Brief 1
Duplicate the rows from their first line through the line containing "top-left (500, 342), bottom-right (510, 466)", including both ends, and omit the pictures from your copy.

Excerpted text
......
By Pete Jenson, Madrid
2:30PM BST 03 Jun 2013
Ask what lies behind this underwhelming legacy, and the answer has generally been that new Chelsea manager Mourinho lost the dressing room.
Famously combustible, he had a series of public arguments with his players, Iker Casillas and Cristiano Ronaldo among them. But there is an argument that these were battles which Mourinho needed to fight, that he was justified in doing so.
Instead, the really uncomfortable truth for Mourinho is that he failed in the transfer market. Despite Madrid’s financial muscle, he could not build a team to conquer Europe.
Those who say the bust-ups with senior players, who believed they had a divine right to start matches, were the problem are ignoring the fact that keeping the superstars happy did not save any of his 25 predecessors, hired and fired over the past 25 years.
Had Mourinho built a European Cup-winning side no one would have minded who he upset. But the team who were knocked out of this season’s Champions League semi-final by Borussia Dortmund were no better than the one who fell at the same hurdle in his first season – £127million was spent during Mourinho’s time in charge but progress was not made.
If criticism of Mourinho’s judgment in the transfer market during his time at Chelsea was largely drowned out by the sound of trophies being won, it cannot be ignored in any assessment of the last three years while he was at Madrid.
Mourinho never managed to solve some of the key problems he inherited, and he overspent on players who were never going to make a difference in the biggest matches of the season.
An astonishing £25million was blown on a left-back, Fábio Coentrão. He had the same agent, Jorge Mendes, as another £25million signing Ángel Di María, and neither player justified their cost.
Some of the cheaper signings – Ricardo Carvalho (£7million), José Callejón (£4million) and Diego López (£2.5million) – served short-term purposes. Three others – brilliant young defender Rafaël Varane (£8million) and German midfielders Mesut Özil (£12million) and Sami Khedira (£10million) – were good value.
But none of them elevated a good team into a great one under Mourinho. He never addressed the team’s lack of a top-class right-back. Likewise, he identified very early on that strikers Karim Benzema and Gonzalo Higuaín were not his type of striker, but failed to replace them with the Didier Drogba-style forward they needed.
Mourinho tried so hard to find a way to beat Barcelona that his one-dimensional team struggled when faced with teams who, unlike Barca, allowed Madrid possession and challenged them to break down the opposition. Luka Modric, last summer’s major signing, came good towards the end of this campaign, giving Madrid greater invention in midfield, but by that stage it was too late as other areas of the team had fallen apart, some of them because of the strained relationship between the departed manager and players.
Frank Lampard said recently he admired the way Mourinho protected Chelsea’s players in the press, but that was not his way when in Madrid. He publicly criticised full-back Marcelo for making a slow recovery from a broken foot, and then lambasted Pepe for having an operation on his ankle at the end instead of at the start of the mid-winter break.
......
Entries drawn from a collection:
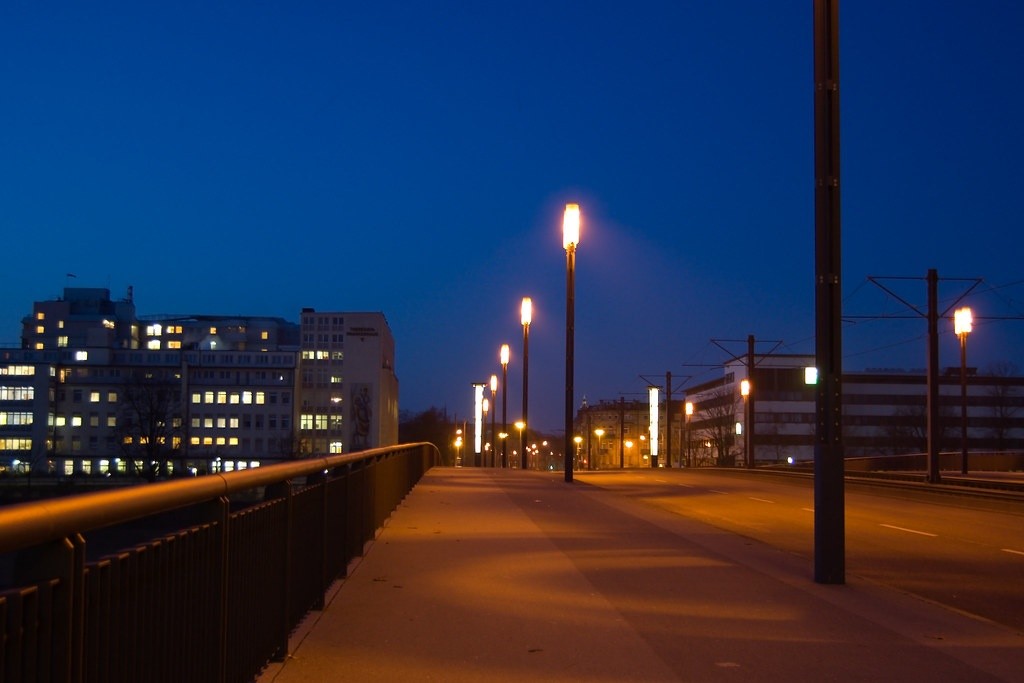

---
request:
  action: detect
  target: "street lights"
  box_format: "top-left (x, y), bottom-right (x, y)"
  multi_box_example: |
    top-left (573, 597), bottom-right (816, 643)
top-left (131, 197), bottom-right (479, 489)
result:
top-left (561, 201), bottom-right (582, 483)
top-left (739, 378), bottom-right (750, 466)
top-left (482, 397), bottom-right (489, 467)
top-left (520, 295), bottom-right (533, 471)
top-left (593, 429), bottom-right (606, 471)
top-left (952, 306), bottom-right (976, 477)
top-left (573, 435), bottom-right (583, 472)
top-left (490, 374), bottom-right (498, 469)
top-left (684, 400), bottom-right (694, 469)
top-left (500, 342), bottom-right (510, 466)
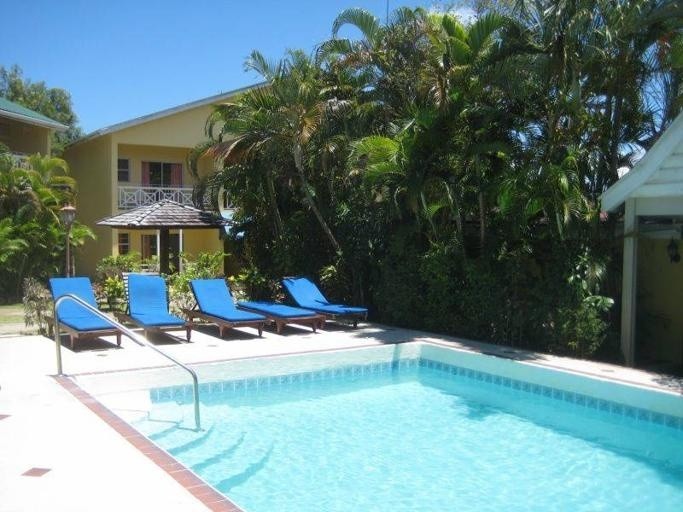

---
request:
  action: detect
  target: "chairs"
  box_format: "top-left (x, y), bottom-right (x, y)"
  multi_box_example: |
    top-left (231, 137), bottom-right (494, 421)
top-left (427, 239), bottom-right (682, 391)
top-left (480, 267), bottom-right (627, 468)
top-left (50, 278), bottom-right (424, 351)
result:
......
Brief 2
In the excerpted text on Mourinho's time at Madrid, how much was spent on left-back Fábio Coentrão?

Full output 1
---
request:
  action: detect
  target: "street lights"
  box_format: "top-left (x, y), bottom-right (x, y)"
  multi_box_example: |
    top-left (573, 597), bottom-right (816, 643)
top-left (131, 197), bottom-right (479, 489)
result:
top-left (561, 201), bottom-right (582, 483)
top-left (739, 378), bottom-right (750, 466)
top-left (482, 397), bottom-right (489, 467)
top-left (520, 295), bottom-right (533, 471)
top-left (593, 429), bottom-right (606, 471)
top-left (952, 306), bottom-right (976, 477)
top-left (573, 435), bottom-right (583, 472)
top-left (490, 374), bottom-right (498, 469)
top-left (684, 400), bottom-right (694, 469)
top-left (500, 342), bottom-right (510, 466)

Full output 2
£25million.